Vorhandene Restkapazitäten der DK-I-Deponien im
Regierungsbezirk Düsseldorf sind bald verfüllt.
04.03.2020 − 

Im Regierungsbezirk Düsseldorf im Westen Nordrhein-Westfalens drohen Entsorgungsengpässe für gewerbliche Abfälle. Davor warnt der von zahlreichen Kommunen und drei Industrie- und Handelskammern getragene Verein zur Förderung der Abfallwirtschaft Region Rhein-Ruhr-Wupper (AWRRW). Er stützt sich dabei auf ein aktuelles Gutachten der Forschungs- und Beratungsinstitute Infa und Prognos, das einen Bedarf an zusätzlichen Deponiekapazitäten aufzeigt und vor einer Verknappung der Verbrennungskapazitäten für Gewerbeabfall sowie Sondermüll warnt.

„Es besteht insbesondere ein Bedarf für Deponien der Deponieklasse 0 für zum Beispiel unbelasteten Bodenaushub. Hier verfügt der Regierungsbezirk Düsseldorf über keine ausreichenden Deponiekapazitäten“, so der Vorsitzende des Abfallwirtschaftsvereins Nils Hanheide. „Dies wird Auswirkungen in Form von längeren Transportwegen und höheren Entsorgungskosten für die Abfälle haben, die auf diesen Deponien abzulagern sind.“

Aber auch bei den Deponieklassen I und II neigt sich laut AWRRW das ausgebaute Restvolumen dem Ende zu. Nur wenn alle derzeit in Planung befindlichen Erweiterungen bzw. Neueinrichtungen auch umgesetzt werden, reichten die DK-I- und DK-II-Kapazitäten über den der Studie zugrunde liegenden Prognosezeitraum 2030 hinaus. Sollten diese Deponieprojekte nicht umgesetzt werden, drohe bei den vorhandenen DK-I-Deponien bereits kurzfristig ein Anlieferungsstopp.

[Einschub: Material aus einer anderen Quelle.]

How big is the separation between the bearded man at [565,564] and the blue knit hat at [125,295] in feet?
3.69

Beim Entsorgungspfad Verbrennung deutet sich laut Gutachten ebenfalls eine weitere Verknappung der Kapazitäten für die Entsorgung gewerblicher Abfälle an. Grund hierfür seien anstehende Modernisierungen in zahlreichen Müllverbrennungsanlagen sowie eine eventuelle Verschiebung von Abfallströmen aus dem Ausland nach Deutschland infolge der neuen Besteuerung der Abfallverbrennung in den Niederlanden sowie ähnlicher Pläne in anderen europäischen Ländern. „Kommt dies alles zusammen, so wird sich das einschränkend auf die Entsorgung von Gewerbeabfällen in Müllverbrennungsanlagen auswirken", warnt Hanheide.